Since the first publication of the rotationplasty in 1930, which features pictures of a young woman after her procedure in a prosthesis, the prosthestic design has remained largely the same with different materials. (The woman’s shoe, which is part of her prosthesis, has a higher heel than my rotationplasty prosthesis can even accommodate today.) There is something to be said about designs that endure, especially when so much discourse about prosthetic advancement characterizes them as ever-developing and improving.

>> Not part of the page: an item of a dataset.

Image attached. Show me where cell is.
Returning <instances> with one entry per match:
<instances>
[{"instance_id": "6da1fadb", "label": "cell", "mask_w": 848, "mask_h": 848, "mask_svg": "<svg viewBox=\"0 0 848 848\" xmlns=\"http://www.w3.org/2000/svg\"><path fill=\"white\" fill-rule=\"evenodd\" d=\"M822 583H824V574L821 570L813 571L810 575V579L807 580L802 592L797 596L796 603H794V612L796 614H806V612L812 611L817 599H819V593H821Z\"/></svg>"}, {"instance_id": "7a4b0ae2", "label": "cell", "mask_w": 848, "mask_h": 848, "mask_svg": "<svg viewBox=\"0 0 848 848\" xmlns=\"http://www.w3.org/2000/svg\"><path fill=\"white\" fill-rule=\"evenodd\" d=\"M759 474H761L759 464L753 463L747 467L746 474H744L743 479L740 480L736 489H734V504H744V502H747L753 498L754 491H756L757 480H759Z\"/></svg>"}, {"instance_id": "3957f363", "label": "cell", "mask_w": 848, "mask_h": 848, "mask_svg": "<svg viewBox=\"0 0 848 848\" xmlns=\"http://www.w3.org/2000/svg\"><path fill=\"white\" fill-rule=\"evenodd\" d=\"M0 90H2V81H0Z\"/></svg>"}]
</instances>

Today, rotationplasty amputees are networked through social media and use each other’s knowledge to get better care and better fitting devices. Through this network, they help each other find appropriate surgeons and prosthetists and advocate for rotationplasty in wider use. Considered ugly by some surgeons, this is a procedure that was once more often to boys than girls, and offered only to children. Finding information about rotationplasty was once incredibly difficult, and patients are often advocates for themselves using what they have heard from others (and can now find more readily in community-driven materials). Though the amputation-type still makes up a fraction of a percent of amputations, it is hard to gauge how many rotationplasty procedures have been performed because of the absence of appropriate codes for recording this data (often getting lumped into other types of amputation categories and categories for prosthetics). This presentation asks us to think about agency, expertise, and experience in the context of this particular surgical procedure and reflects more widely on the relationships between surgeons, prosthetists, and patients in the material reality of bodies and artifacts.